Hearing this, I wanted to strangle him. Or pack my bags and leave. Still, when you’re nine months pregnant with a man’s child, what choice do you really have but to wait it out and pray for the best?
I did have one last hope: Jason hadn’t always been this much of a party animal. Maybe his behavior really was some weird side effect to my pregnancy that would miraculously dissipate once I gave birth. Although it had become clear to me that no amount of nagging on my part could mold Jason into a model father, perhaps the sight of our child would wake him up. I would find out soon enough.

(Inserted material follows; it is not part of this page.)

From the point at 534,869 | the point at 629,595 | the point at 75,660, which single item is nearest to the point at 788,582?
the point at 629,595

Five days later at 4 a.m., Jason was as sober as I was, sitting in the hospital, petting my sweat-soaked hair and telling me everything would be fine. And for once, he was right. Jason cried the night our daughter was born, reminding me that in spite of his flaws, he was a softie at heart. When I arrived home from the hospital, he had a bottle of wine waiting for me, which tasted magnificent.
In the days and weeks that followed, I braced myself for one of Jason’s wild alibis to make a break for the bars. To my surprise and utter relief, that alibi never came. Like a hurricane that had finally passed, Jason’s booze-a-thon ended as abruptly as it began. He still goes out occasionally, but now he’s back before midnight, happy to take the late shift and give our daughter a bottle. Perhaps our newborn has left him too pooped for hard-core, hangover-inducing hedonism. Or, maybe he truly has “gotten it out of his system.” Only time would tell for sure.

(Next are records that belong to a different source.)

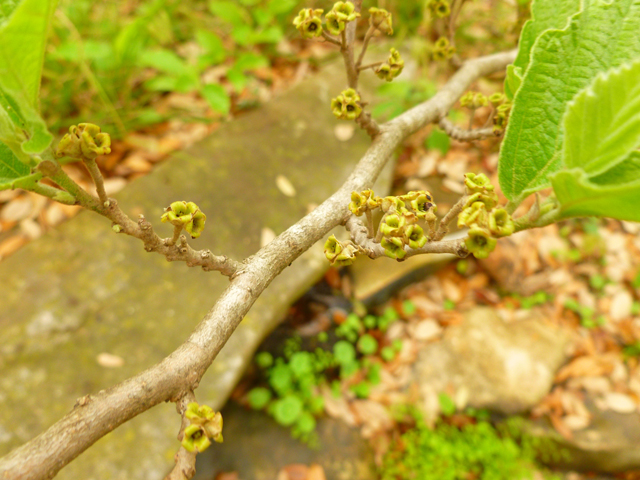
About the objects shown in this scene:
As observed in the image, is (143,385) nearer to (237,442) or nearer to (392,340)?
(237,442)

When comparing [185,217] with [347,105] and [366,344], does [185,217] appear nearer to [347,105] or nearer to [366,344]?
[347,105]

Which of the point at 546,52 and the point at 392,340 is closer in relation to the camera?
the point at 546,52

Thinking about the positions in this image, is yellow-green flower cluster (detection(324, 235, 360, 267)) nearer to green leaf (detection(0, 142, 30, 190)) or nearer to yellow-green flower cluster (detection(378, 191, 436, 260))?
yellow-green flower cluster (detection(378, 191, 436, 260))

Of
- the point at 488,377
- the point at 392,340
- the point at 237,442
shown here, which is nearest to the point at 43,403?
the point at 237,442

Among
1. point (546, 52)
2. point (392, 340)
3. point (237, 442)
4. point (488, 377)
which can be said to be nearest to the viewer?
point (546, 52)

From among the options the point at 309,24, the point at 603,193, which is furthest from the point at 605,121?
the point at 309,24

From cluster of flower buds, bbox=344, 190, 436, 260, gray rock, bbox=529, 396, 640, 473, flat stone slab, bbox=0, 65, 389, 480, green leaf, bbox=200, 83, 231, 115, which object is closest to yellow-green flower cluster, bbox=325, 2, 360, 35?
cluster of flower buds, bbox=344, 190, 436, 260
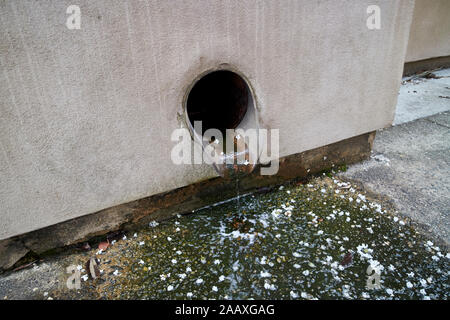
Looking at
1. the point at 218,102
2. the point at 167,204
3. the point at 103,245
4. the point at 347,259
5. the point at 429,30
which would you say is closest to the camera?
the point at 347,259

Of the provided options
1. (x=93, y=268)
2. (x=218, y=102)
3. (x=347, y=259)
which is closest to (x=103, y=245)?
(x=93, y=268)

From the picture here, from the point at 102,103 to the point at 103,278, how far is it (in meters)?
1.29

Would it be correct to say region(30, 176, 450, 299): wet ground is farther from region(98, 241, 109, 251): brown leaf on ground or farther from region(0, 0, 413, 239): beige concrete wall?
region(0, 0, 413, 239): beige concrete wall

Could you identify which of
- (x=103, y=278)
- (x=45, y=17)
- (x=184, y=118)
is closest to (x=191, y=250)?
(x=103, y=278)

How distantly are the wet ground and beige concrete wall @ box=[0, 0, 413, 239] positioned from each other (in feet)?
1.46

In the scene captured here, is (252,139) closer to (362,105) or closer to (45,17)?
(362,105)

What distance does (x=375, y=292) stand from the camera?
2070mm

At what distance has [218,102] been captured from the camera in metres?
3.29

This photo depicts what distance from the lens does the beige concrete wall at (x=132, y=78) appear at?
1909 millimetres

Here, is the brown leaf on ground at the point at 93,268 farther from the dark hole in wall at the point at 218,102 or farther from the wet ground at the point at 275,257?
the dark hole in wall at the point at 218,102

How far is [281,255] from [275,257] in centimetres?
5

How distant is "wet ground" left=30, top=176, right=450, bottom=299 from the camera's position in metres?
2.11

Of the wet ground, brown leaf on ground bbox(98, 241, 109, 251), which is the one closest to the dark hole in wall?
the wet ground

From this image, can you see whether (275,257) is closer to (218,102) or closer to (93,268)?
(93,268)
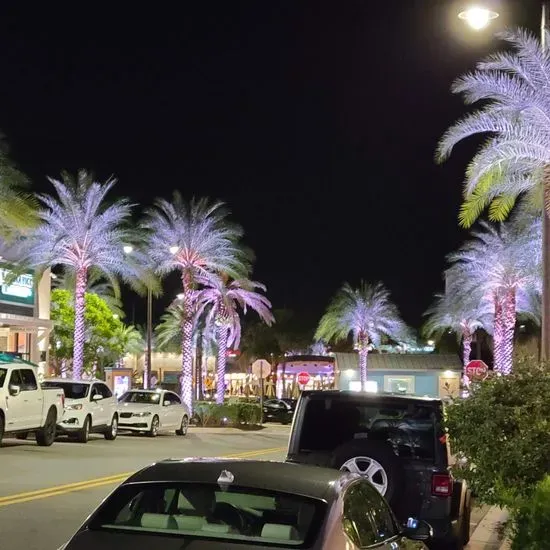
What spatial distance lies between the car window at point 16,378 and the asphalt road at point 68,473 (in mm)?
1565

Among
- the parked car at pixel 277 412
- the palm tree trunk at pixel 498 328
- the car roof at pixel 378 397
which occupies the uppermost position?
the palm tree trunk at pixel 498 328

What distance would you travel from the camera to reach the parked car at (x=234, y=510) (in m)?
4.91

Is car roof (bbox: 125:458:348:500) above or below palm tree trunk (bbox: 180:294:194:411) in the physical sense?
below

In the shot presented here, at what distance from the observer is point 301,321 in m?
96.1

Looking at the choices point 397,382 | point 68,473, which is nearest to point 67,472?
point 68,473

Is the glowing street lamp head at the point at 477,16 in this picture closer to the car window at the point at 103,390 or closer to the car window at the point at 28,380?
the car window at the point at 28,380

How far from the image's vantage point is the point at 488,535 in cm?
1155

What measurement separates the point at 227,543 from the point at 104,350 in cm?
6349

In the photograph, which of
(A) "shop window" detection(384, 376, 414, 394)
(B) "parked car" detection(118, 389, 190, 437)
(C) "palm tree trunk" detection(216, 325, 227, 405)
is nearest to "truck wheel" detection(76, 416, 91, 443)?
(B) "parked car" detection(118, 389, 190, 437)

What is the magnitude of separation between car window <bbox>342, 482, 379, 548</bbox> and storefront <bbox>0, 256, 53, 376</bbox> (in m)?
32.9

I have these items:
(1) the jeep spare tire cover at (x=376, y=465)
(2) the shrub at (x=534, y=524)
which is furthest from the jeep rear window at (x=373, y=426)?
(2) the shrub at (x=534, y=524)

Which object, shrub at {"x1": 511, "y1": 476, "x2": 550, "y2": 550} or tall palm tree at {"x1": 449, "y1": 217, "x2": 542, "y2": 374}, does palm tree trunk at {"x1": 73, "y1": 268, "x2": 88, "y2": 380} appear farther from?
shrub at {"x1": 511, "y1": 476, "x2": 550, "y2": 550}

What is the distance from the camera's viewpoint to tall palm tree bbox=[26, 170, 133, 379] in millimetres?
37062

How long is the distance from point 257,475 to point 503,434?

Two months after giving birth, I had my first girl’s night out. I was reluctant to leave the baby, but Jason all but pushed me out the door.
“You need this,” he said.
As I set foot in a bar up the block, the bartender’s eyebrows rose when he saw me, as if to say: Fancy seeing you here instead of your husband. When I returned home, my daughter was safe and asleep. Jason was beaming with a look that implied See? She’s still alive. Stop worrying so much.
These days, Jason’s drunken tumble down the stairs seems a little less ominous. Sometimes I even joke about it. We all fall at some point. Some of us fall quietly, others with flair. We’d all lead lonely lives if we didn’t stick around and trust that people will eventually get back on their feet.